Da sandte man den Henker und er und sein Knecht zogen hinaus, umbanden den Todten mit Stricken, wie es der Rath, der noch in nächtlicher Stunde versammelt worden war, geheißen hatte und schleiften ihn nach Mitternacht, als der Mond geschwunden und es dunkel geworden war, dem Hochgerichte zu, unter demselben ihn verscharrend.

Von Allen aber, die mit dem Gotteslästerer und Frevler geritten waren und Zeuge seines Thuns gewesen, hatte man Keinen mehr lachen gesehen und ist einer um den andern auf den Schlachtfeldern in wenigen Jahren darauf – und wenige Jahre darauf gab es genug der Schlachtfelder im deutschen Lande – und nicht des leichtesten Todes, gefallen.

Also die Sage.

Die Tafel über dem Haupte des Heilands auf dem Calvarienberg am Friedhof St.

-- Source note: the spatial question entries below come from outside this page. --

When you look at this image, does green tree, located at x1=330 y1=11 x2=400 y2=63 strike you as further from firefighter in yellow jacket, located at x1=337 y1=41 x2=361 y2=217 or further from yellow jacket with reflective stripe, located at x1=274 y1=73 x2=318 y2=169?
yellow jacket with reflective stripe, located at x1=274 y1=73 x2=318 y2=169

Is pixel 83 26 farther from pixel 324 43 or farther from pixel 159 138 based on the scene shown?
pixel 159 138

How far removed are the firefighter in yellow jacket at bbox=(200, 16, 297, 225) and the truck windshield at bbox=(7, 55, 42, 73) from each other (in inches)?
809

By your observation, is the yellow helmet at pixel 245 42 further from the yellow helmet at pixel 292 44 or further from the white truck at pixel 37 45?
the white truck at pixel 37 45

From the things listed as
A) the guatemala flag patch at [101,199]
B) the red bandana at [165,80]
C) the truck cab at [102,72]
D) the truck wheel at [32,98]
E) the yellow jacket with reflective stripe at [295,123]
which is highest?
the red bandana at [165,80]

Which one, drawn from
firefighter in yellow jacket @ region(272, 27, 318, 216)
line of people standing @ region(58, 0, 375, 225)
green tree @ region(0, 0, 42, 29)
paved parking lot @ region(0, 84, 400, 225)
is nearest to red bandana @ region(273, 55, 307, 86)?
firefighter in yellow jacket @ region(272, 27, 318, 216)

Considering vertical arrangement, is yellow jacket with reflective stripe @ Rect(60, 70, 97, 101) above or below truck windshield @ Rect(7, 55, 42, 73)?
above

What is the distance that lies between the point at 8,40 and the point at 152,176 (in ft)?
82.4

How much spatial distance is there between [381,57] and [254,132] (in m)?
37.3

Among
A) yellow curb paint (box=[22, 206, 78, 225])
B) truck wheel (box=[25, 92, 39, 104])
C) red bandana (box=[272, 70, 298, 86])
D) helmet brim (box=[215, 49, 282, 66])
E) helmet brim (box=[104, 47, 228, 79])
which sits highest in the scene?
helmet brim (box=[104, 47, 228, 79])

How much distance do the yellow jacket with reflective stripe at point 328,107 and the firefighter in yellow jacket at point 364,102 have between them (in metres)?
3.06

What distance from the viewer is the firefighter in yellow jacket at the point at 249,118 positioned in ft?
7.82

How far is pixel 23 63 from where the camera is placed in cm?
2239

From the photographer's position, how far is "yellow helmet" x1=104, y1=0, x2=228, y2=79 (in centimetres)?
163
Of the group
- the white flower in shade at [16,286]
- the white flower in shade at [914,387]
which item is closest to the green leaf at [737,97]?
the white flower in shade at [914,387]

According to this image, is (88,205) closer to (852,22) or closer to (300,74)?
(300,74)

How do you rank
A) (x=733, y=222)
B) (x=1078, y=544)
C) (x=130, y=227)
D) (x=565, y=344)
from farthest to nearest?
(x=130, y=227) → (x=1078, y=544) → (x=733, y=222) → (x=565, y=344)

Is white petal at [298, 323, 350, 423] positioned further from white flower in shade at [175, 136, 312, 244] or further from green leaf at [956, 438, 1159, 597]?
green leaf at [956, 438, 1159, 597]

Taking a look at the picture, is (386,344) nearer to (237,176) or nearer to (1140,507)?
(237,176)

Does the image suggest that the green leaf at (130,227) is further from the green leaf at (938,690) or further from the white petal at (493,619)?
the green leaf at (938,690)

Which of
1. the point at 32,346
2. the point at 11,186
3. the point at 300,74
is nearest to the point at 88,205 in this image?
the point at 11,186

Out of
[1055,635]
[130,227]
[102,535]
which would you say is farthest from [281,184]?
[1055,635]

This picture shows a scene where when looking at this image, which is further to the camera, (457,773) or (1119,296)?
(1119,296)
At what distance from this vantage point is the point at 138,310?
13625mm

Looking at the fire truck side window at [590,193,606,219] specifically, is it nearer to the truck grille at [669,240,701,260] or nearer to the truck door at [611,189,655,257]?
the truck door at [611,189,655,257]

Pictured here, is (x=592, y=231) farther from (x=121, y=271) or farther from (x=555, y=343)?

Johannis zu Nürnberg zeigt noch heute, wie schon erwähnt, eine Oeffnung von der Größe einer Büchsenkugel und rund wie sie. Wer sie gebrochen – war es eine Kugel oder sonst was – und welches Ereigniß, verbrieft und beurkundet – hier wirksam gewesen – keine Chronik, keine Geschichte Nürnbergs, deren doch so viele vorhanden, gibt hierüber Auskunft auch nur annähernd. Aber die Sage, wie wir sie mitgetheilt, lebt noch im Munde des Volkes, wenn auch schon nahe dem Erlöschen. Würdig ihrer zu gedenken, fand sie auch ein Geistlicher aus der Familie der Michahelles zu St. Johannis, in seiner Beschreibung des Friedhofes und dessen Merkwürdigkeiten, wenn auch in wenigeren Worten als hier zu lesen, und des Rahmens entbehrend, welchem wir sie ein gefügt.